START EXCERPT PROVIDED
This year’s citizen science project to tally humpback whale sightings in Hawaii has been modified again due to the COVID-19 pandemic, although small groups of volunteers might able to participate.
Hawaiian Islands Humpback Whale National Marine Sanctuary will be holding the Ocean Count program this year to provide a snapshot of humpback whale activity, the sanctuary announced in a news release.
From the shorelines of Oahu, Kauai and Hawaii island, observers will tally the number of humpback whales this season. The whales migrate to Hawaii each winter to mate, calve and nurse their young.
Normally a popular event attended by hundreds, the Ocean Count program was modified last year because of the coronavirus. Only one or two trained site leaders participated in the program in 2021.
That will be the case again on Jan. 29, on the first day of the program. But the sanctuary said that “a small number of general volunteers” might be able to participate in the Feb. 26 and March 26 events, depending on COVID-19’s presence in Hawaii.
END EXCERPT PROVIDED
START DATA FOR ANALYSIS
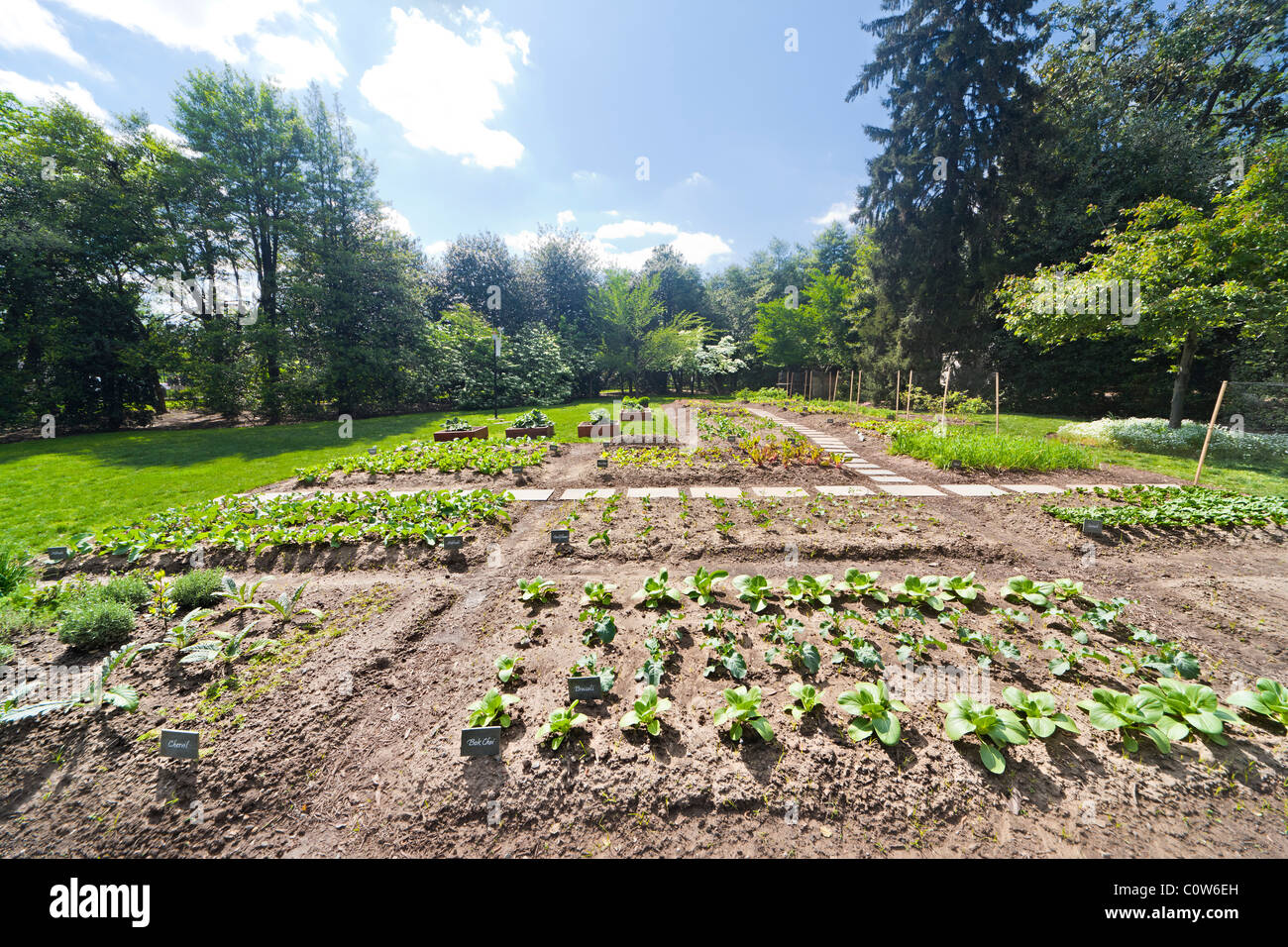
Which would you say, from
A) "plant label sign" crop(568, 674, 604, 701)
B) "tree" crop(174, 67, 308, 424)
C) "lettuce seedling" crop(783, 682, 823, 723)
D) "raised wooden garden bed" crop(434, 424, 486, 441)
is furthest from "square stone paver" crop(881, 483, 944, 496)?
"tree" crop(174, 67, 308, 424)

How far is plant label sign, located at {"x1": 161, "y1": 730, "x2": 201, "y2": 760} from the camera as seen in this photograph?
1695mm

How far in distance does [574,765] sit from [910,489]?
18.7ft

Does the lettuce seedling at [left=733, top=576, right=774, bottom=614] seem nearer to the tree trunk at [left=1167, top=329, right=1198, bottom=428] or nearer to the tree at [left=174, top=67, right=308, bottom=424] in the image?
the tree trunk at [left=1167, top=329, right=1198, bottom=428]

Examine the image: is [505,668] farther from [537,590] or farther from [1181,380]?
[1181,380]

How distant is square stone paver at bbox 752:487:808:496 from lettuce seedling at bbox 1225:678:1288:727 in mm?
3599

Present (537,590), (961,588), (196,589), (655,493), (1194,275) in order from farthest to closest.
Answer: (1194,275) → (655,493) → (537,590) → (961,588) → (196,589)

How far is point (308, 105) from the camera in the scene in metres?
14.8

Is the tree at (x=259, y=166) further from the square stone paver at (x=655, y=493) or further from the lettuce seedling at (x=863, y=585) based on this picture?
the lettuce seedling at (x=863, y=585)

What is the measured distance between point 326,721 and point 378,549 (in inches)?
83.9

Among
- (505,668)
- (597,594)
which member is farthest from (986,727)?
(505,668)

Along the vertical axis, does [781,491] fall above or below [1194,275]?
below

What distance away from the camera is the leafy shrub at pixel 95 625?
7.58ft

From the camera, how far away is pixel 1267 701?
1903 millimetres

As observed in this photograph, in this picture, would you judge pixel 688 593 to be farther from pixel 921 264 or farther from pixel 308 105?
pixel 308 105
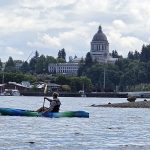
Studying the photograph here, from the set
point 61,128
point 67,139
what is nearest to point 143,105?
point 61,128

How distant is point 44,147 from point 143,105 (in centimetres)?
7821

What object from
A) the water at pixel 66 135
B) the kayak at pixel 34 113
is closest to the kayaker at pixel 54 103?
the kayak at pixel 34 113

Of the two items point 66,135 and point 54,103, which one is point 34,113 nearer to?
point 54,103

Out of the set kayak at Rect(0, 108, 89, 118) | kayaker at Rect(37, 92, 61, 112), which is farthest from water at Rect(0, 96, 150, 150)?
kayaker at Rect(37, 92, 61, 112)

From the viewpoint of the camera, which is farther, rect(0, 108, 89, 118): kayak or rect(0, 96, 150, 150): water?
rect(0, 108, 89, 118): kayak

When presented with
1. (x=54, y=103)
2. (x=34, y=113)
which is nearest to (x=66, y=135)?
(x=54, y=103)

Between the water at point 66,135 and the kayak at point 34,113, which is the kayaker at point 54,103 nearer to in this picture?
the kayak at point 34,113

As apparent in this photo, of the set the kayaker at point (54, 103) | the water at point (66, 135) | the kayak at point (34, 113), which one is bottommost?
the water at point (66, 135)

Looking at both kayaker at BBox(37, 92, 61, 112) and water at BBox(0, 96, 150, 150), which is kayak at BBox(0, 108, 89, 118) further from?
water at BBox(0, 96, 150, 150)

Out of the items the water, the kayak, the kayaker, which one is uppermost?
the kayaker

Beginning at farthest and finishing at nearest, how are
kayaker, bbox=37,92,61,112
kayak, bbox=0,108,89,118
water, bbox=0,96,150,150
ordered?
1. kayak, bbox=0,108,89,118
2. kayaker, bbox=37,92,61,112
3. water, bbox=0,96,150,150

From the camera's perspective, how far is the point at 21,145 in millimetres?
40875

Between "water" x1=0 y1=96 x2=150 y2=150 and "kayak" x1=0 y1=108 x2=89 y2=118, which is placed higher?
"kayak" x1=0 y1=108 x2=89 y2=118

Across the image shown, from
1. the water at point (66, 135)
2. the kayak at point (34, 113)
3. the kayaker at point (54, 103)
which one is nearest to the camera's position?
the water at point (66, 135)
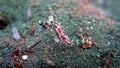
END DATA FOR ANALYSIS
REQUIRED ACTION: Please carry on the news piece about Hawaii's humpback whale Ocean Count, picking up after its last sentence. None of the rows are needed.

ANSWER SECTION:
The decision to allow volunteers will be based on factors including state and county guidelines, and the safety of participants. Decisions will be made by Feb. 15 and March 15 for the events set to take place during those respective months.
The Great Whale Count on Maui, by the Pacific Whale Foundation, is similar in function to Ocean Count and will also run a modified program this year.
The Ocean Count program helps increase public awareness about humpback whales while providing volunteers with shore-based whale watching opportunities. Site leaders tally humpback whale sightings and document the whales’ behavior.
The Hawaiian Islands Humpback Whale National Marine Sanctuary is administered by the National Oceanic and Atmospheric Administration and Hawaii’s Division of Aquatic Resources.